As eleições dos próximos meses vão seguramente reactivar o tópico decisivo que marca a diferença entre a esquerda e a direita entre nós. Como não temos verdadeiramente nem uma esquerda revolucionária nem uma direita reaccionária, o que marca a diferença entre PS e PSD é, estruturalmente, o que cada um destes partidos quer do Estado.
O PSD e o CDS governaram nos últimos quatro anos usando um expediente externo – as supostas imposições da troika – para vender e concessionar activos públicos, realizando uma receita imediata, mas perdendo capacidade de intervenção e receita pública futura. A rapidez do processo foi tal que, em poucos meses, um governo de direita na Europa aliena activos públicos estruturais a empresas construídas e lideradas pelo PC chinês, e isso nem uma leve ironia suscita a ninguém. Até o PCP se insurgiu contra a venda de parte da EDP ao capital chinês, considerando-a como um “acto de gestão danosa”… O melhor branqueamento, em todos os sentidos e direcções, é o do mercado global, está visto.
Para a direita, o Estado é um mal necessário que deve ser contido com todas as nossas forças. Porque tudo o que é público é, por natureza, mal gerido, deficitário e esbanjador. Esgota as energias e suga os recursos do único país real, que é o país privado. Claro que a direita gosta de falar a este propósito de educação, saúde e afins, sendo-lhe fácil chegar a conclusões convenientes. Olhar a despesa social e exigir-lhe uma rentabilidade especulativa não deixa de ser uma tentação.

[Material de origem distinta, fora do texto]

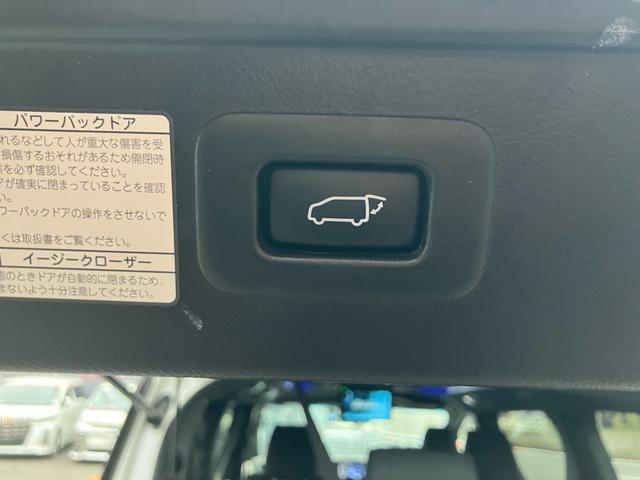 アルファード ２．５Ｓ　タイプゴールドＩＩ　（８６）後席モニター　フルセグＴＶ　バックカメラ　ディスプレイオーディオ　ＣＤ／ＤＶＤデッキ　レーダークルコン　両側電動スライドドア　電動リアゲート　ハーフレザーシート　ドライブレコーダ－　ＥＴＣ（25枚目）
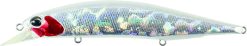 DUO Realis Jerkbait 120SP SW Prism Ivory (ADA0088)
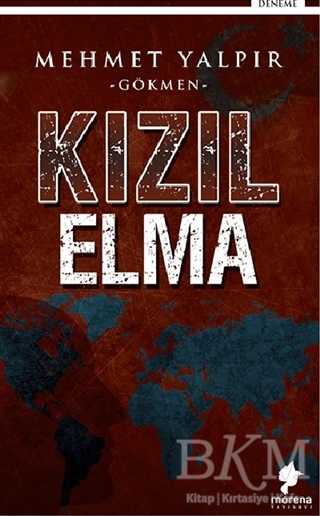 BKM Kitap
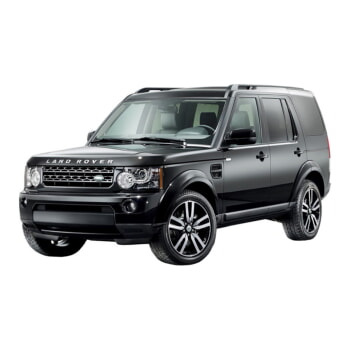 Discovery 4 (2010-…)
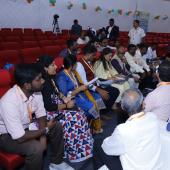 National NSS Convention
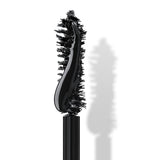 Rabanne Famous mascara 8ml (British brand)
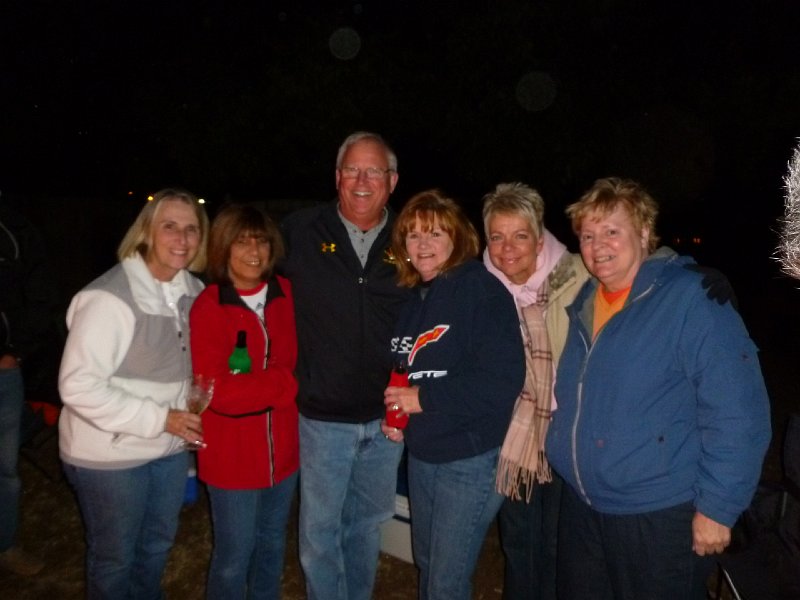 Hayride Oct 2013 045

No dia em que a actividade privada conseguir dar lucro e tratar de forma igualitária e correcta doentes ou educar convenientemente criancinhas de meios sociais e familiares tão divergentes, sem subvenções públicas e sem cobrar aos envolvidos valores exorbitantes, então converto-me. Até lá, ainda acho que há lugar para serviços públicos e para serviços privados, sendo, aliás, a qualidade dos últimos directamente influenciada pela qualidade dos primeiros. E a eventual margem de lucro que surgiria com a actividade privada deve é ser devidamente aproveitada pela gestão pública para qualificar as prestações em causa.
O ensino superior, entre nós, foi um bom exemplo das motivações e dos resultados francamente discutíveis do sector privado, perante o boom de estudantes entre os anos 80 e 90. Das poucas instituições de ensino superior sobrantes dessa época, muito poucas se procuraram afirmar pela qualidade, suplantando a oferta pública e criando projectos sustentáveis e diferenciadores. Limitaram-se à sua emulação, quantas vezes ela própria simplificada e aligeirada – no fundo, também aquilo que o seu mercado estabelecia como padrão e que muitos dos seus clientes procuravam.
Mais reconfortante do que dar dinheiro a ganhar a um accionista é oferecer à comunidade um serviço ou uma prestação cada vez melhor, digo eu. Mas claro que gostar muito de dinheiro, mesmo sendo pecado, não é proibido.